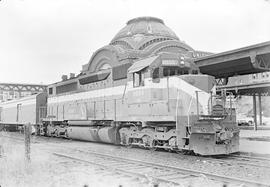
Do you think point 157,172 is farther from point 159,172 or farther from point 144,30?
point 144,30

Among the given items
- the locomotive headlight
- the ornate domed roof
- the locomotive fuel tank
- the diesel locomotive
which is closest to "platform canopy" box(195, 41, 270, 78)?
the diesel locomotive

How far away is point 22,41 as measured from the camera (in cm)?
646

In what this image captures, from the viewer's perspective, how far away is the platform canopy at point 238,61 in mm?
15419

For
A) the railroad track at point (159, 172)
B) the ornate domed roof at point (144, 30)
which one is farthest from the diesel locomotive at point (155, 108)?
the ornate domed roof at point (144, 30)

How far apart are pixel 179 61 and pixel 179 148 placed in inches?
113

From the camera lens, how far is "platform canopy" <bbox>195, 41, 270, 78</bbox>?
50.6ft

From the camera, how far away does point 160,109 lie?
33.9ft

* * *

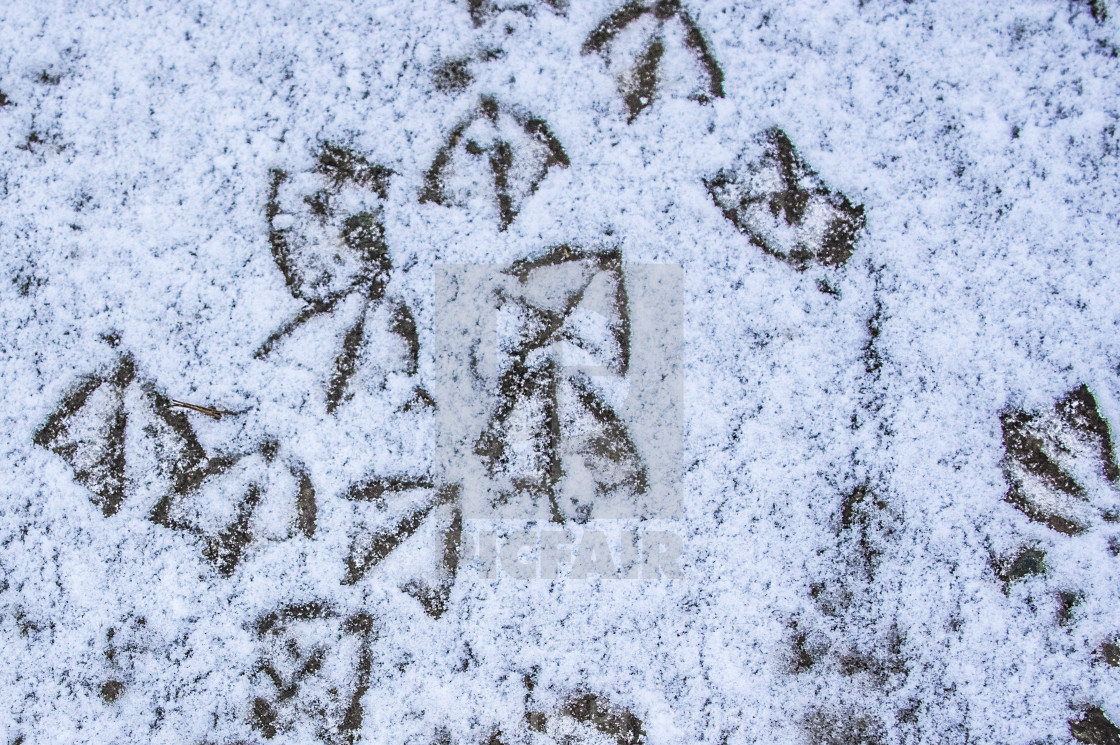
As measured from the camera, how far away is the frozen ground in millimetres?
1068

...

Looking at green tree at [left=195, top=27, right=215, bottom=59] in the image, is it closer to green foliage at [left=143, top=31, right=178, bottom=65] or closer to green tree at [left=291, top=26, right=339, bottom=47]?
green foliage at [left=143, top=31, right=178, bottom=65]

■ Exercise details
Extract every line in the items above that contains the string "domed". Case matters.

■ Task result
- the ornate domed roof
B) the ornate domed roof at point (144, 30)
the ornate domed roof at point (144, 30)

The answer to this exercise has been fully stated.